** CONSEGNE **
1. Rispondi alle domande seguenti in base al testo su Donna Elvira.
(a) Fino a quale data lo spettacolo resta in scena al Teatro Bellini?
(b) Quante volte Molière fa entrare in scena Donna Elvira nel suo dramma?
(c) Quale scena del Don Giovanni diventa oggetto di sette lezioni?
2. Secondo il testo su Donna Elvira, perché Elvira fugge dal convento nel secondo incontro con lo sposo? Spiegalo in non più di tre frasi.

** TESTO DELLA PAGINA **
□ □ □ □ □ □ □
Toni Servillo approda a Napoli al Teatro Bellini con la sua Elvira. In scena fino al 12 febbraio.

Donna Elvira è la moglie tradita e poi abbandonata di Don Giovanni. Molière la fa entrare in scena due volte, nel suo dramma, per due incontri con il marito; la prima volta descrive una situazione più convenzionale, la sposa tradita chiede, dopo lunga ricerca, giustificazioni al fedifrago, non si esce poi di molto dal cliché usuale, per quanto si possa parlare di stereotipi con Molière. Ma è nel secondo incontro che Molière infila l’autentico colpo di genio: scappa dal convento in cui ormai si è rinchiusa, Elvira, verso lo sposo ancora amato, non per maledirlo o rimproverarlo, nemmeno per scongiurarlo di tornare con lei: “una ragione pressante” la spinge, che “non consente indugi”, non è più “la stessa donna Elvira che muoveva rimproveri”. È venuta ad avvertire l’amor traditore d’un inferno possibile che potrebbe – tra non molto, e lei lo sa con certezza – spalancarsi d’un tratto sotto i suoi piedi, per definitivamente inghiottirlo: un’apparizione, quella di Elvira che è pure annunciazione, e annuncio di morte, vero e proprio Todesverkündigung d’una sbigottita walkiria, sì da far piangere perfino Sganarello (“povera donna”) – e ce ne vuole. Questa scena, la sesta del quarto atto del Don Giovanni, come fosse viatico per un diverso modo d’intendere la vita e la scena, abbacinata e mai più raggiunta vetta del genio teatrale, ossessiva prova d’esame su cui misurare l’autenticità della propria vocazione, diventa tormentoso e stupefatto oggetto di sette lezioni, sette saggi sul teatro, sette prove attraverso cui temprare la propria acutezza.
□ □ □ □ □ □ □
** DATI FORNITI **

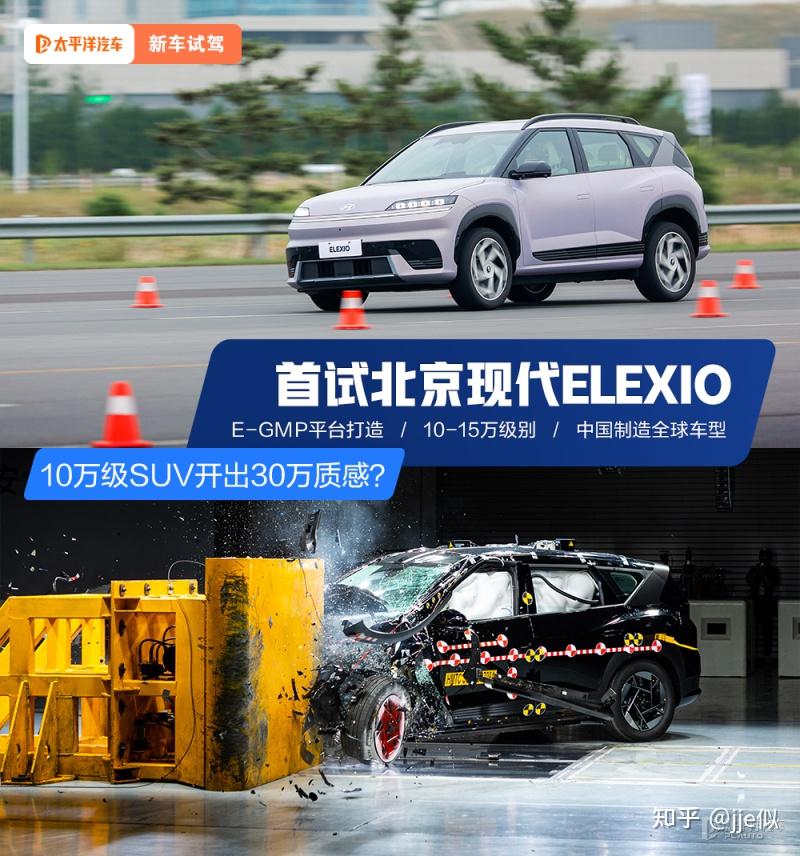 首试北京现代EO(ELEXIO) 10万级SUV开出30万质感?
□ □ □ □ □ □ □
** RISPOSTE ATTESE **
1.
(a) Fino al 12 febbraio.
(b) Due volte.
(c) La sesta scena del quarto atto.

2. Elvira è spinta da una ragione pressante che non consente indugi. Non vuole maledire né rimproverare lo sposo, e nemmeno scongiurarlo di tornare con lei. È venuta ad avvertirlo di un inferno possibile che potrebbe presto spalancarsi sotto i suoi piedi e inghiottirlo definitivamente.